Delivery workers sort parcels for their customers in Beijing, Nov. 11, 2016. In a bright spot for China's cooling economy, online shoppers spent billions of dollars Friday on "Singles Day," a quirky holiday that has grown into the world's busiest day for e-commerce.

Delivery workers sort parcels for their customers in Beijing, Nov. 11, 2016. In a bright spot for China's cooling economy, online shoppers spent billions of dollars Friday on "Singles Day," a quirky holiday that has grown into the world's busiest day for e-commerce.

The spending gives a boost to the ruling Communist Party's efforts to nurture consumer-based economic growth and reduce reliance on trade and investment.

E-commerce sales in China rose by 26.1 percent in the first nine months of the year.

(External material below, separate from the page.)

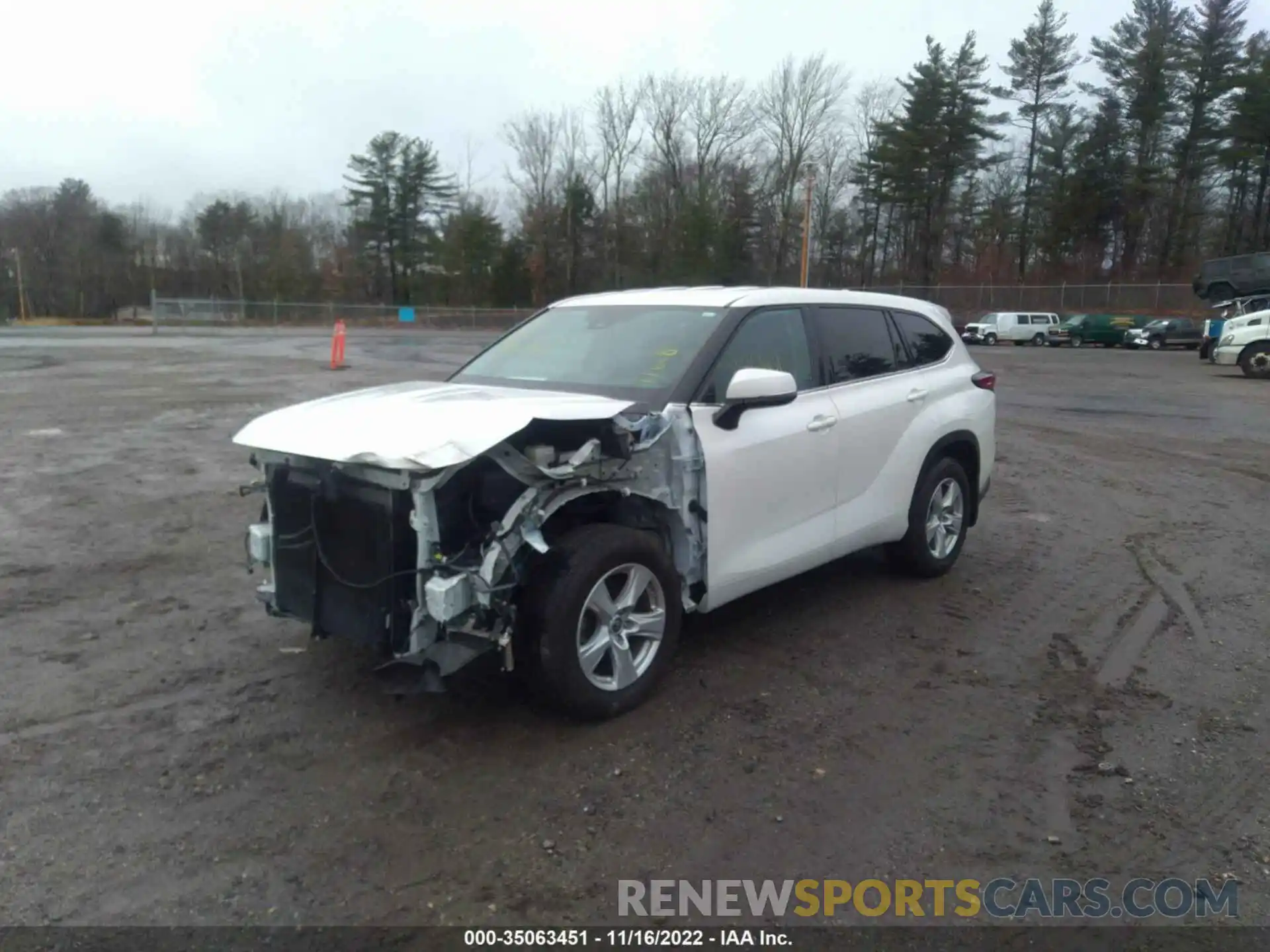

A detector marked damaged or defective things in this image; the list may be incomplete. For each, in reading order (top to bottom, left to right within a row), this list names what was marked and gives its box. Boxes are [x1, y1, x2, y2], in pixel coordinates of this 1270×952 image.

crumpled hood [232, 381, 635, 469]
damaged front end of suv [236, 383, 706, 705]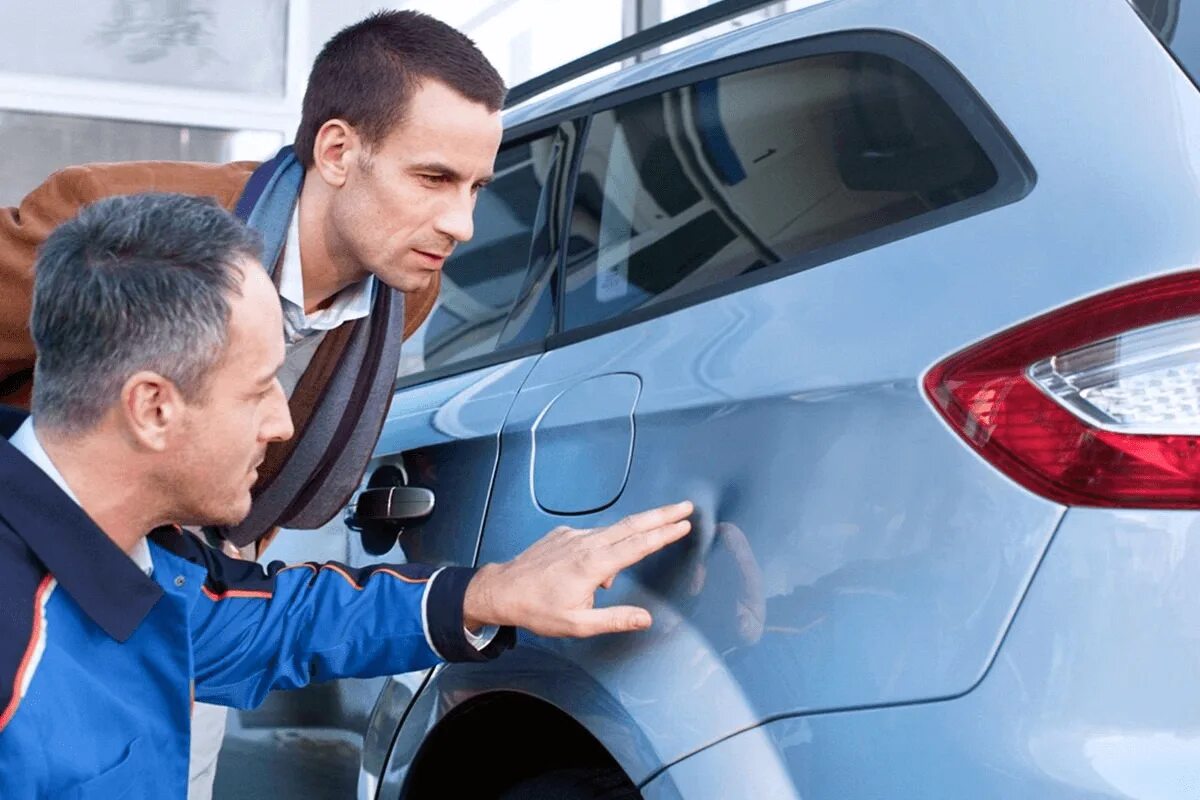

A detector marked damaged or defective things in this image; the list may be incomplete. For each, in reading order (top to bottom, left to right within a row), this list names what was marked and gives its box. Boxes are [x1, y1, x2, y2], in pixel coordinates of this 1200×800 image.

Economic growth for that period held steady at 6.7 percent, but that was its lowest level since the 2008 global crisis.

Forecasters expect the economy to cool further next year as regulators try to rein in a boom in bank lending and real estate sales that is pushing up debt levels and housing costs.

E-commerce has risen from 3 percent of Chinese consumer spending in 2010 to 15 percent last year, according to Boston Consulting Group. It forecasts online spending will rise by 20 percent a year, hitting $1.6 trillion by 2020, compared with 6 percent growth for off-line retail.

Good timing

Researchers attribute the rapid rise of Singles Day to demographics and timing.

University graduates who adopted the holiday earn more and shop online. Also, Singles Day comes as people receive monthly paychecks and need to buy winter clothes.

Unlike other events such as the Lunar New Year, China's biggest family holiday, it involves few other expenses such as travel or banquets, leaving more money for gifts.

This year, Alibaba hired actress Scarlett Johansson, football star David Beckham, basketball legend Kobe Bryant and pop-rock band One Republic to for a pre-sale gala that was broadcast online to drum up attention.